L’ ATTESTATION  ANNUELLE  DES  REMUNERATIONS

 

Cette attestation, légale, indique le montant global des rémunérations versées aux personnes les mieux rémunérées de l’entreprise.

 

Champ  d’application

Les sociétés  concernées

Seules les sociétés par actions telles que les S.A. SCA ( à l’exception des sociétés par actions simplifiées) sont dans l’obligation d’établir cette attestation.

Les SARL, SNC et SCS n’ont pas à fournir cette attestation, même si elles sont contrôlées par un commissaire aux comptes.

L’obligation d’établir  et de communiquer cette information incombe aux dirigeants de la société. Le commissaire aux comptes doit certifier l’exactitude du montant porté sur l'attestation.

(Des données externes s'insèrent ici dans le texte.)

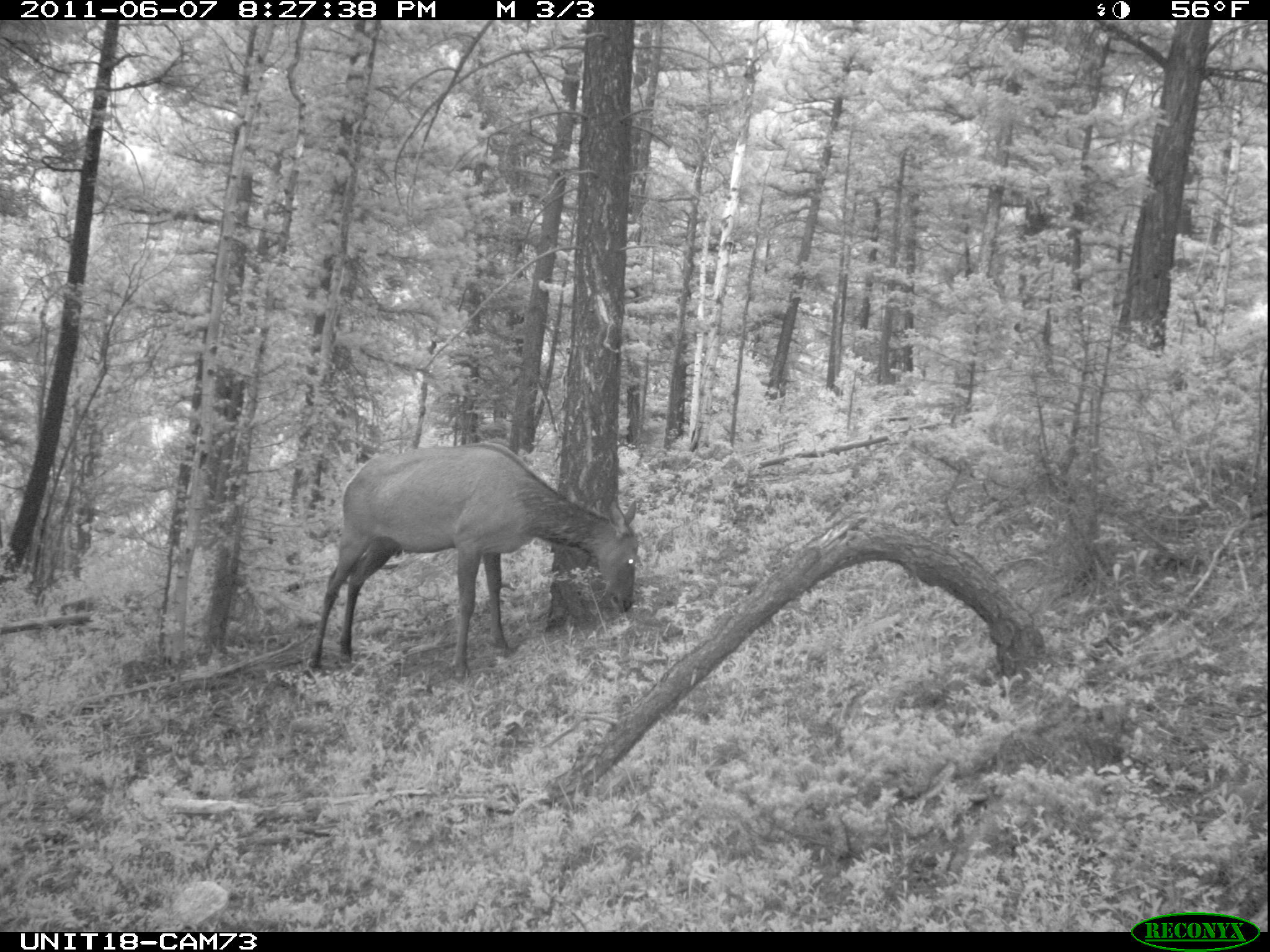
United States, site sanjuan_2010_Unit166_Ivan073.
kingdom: Animalia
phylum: Chordata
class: Mammalia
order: Artiodactyla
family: Cervidae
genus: Cervus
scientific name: Cervus elaphus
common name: red deer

Concernant la forme de l’attestation il n’existe aucune règle particulière. Ce document doit seulement être signé par le Président du Conseil d’Administration et le Commissaire Aux Comptes.

 

Les personnes pouvant disposer de cette information

Les actionnaires

Comme il s’agit d’un droit de communication, l’attestation doit être tenue à la disposition des actionnaires à compter de la convocation de l’assemblée générale ordinaire annuelle et au moins pendant le délai de quinze jours qui précède la date de réunion. En aucun cas la société a l’obligation d’adresser spontanément l’attestation aux actionnaires.

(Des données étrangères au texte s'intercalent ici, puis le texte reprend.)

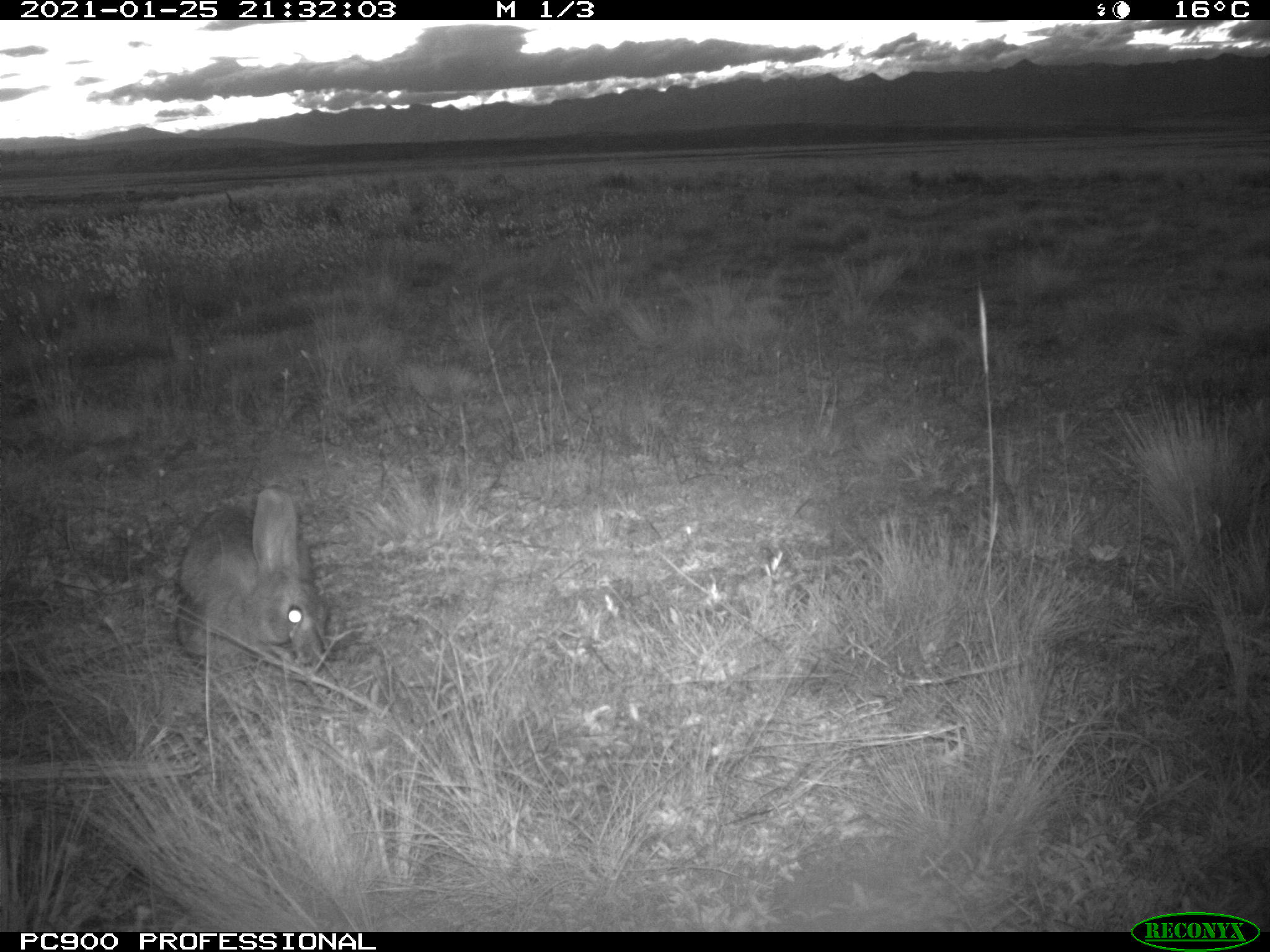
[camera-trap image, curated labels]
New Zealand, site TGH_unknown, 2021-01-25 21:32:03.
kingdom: Animalia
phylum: Chordata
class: Mammalia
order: Lagomorpha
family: Leporidae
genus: Oryctolagus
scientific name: Oryctolagus cuniculus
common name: european rabbit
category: rabbit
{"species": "rabbit (european rabbit) (Oryctolagus cuniculus)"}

Les membres du comité d’entreprise

Ils disposent du même droit de communication que les actionnaires.

 

Les sanctions

Le défaut de production de cette attestation est sanctionné d’une amende de 60 000 francs. En cas de refus de la part de la société de communiquer l’information à un actionnaire, ce dernier a la possibilité de saisir le tribunal. Ainsi le président du tribunal de commerce, statuant en référé, pourra ordonner à la société de communiquer le document à l’actionnaire.

 

Contenu de cette attestation

Cette attestation précise, selon l’effectif de la société, le montant global des rémunérations versées aux personnes les mieux rémunérées. Il n’y a donc pas lieu de mentionner le montant versé à chaque bénéficiaire.

Si l’effectif de la société est inférieur à 200 salariés il convient de retenir le montant des rémunérations des 5 personnes les mieux rémunérées.

Si l’effectif est supérieur à 200, la base à retenir est de 10 salariés.

 

Détermination de l’effectif de la société

Toutes les catégories de salariés sont à prendre en considération :

- Les salariés à temps partiel ou complet,

- Les salariés sous contrat déterminé ou indéterminé,

- Les salariés intermittents,

- Les représentants de commerce (y compris les VRP multicartes),

- Les salariés en mission à l’étranger,

- Les travailleurs à domicile.

Par ailleurs, les personnes percevant des commissions ou des jetons de présence peuvent être comprises dans les personnes les mieux rémunérées.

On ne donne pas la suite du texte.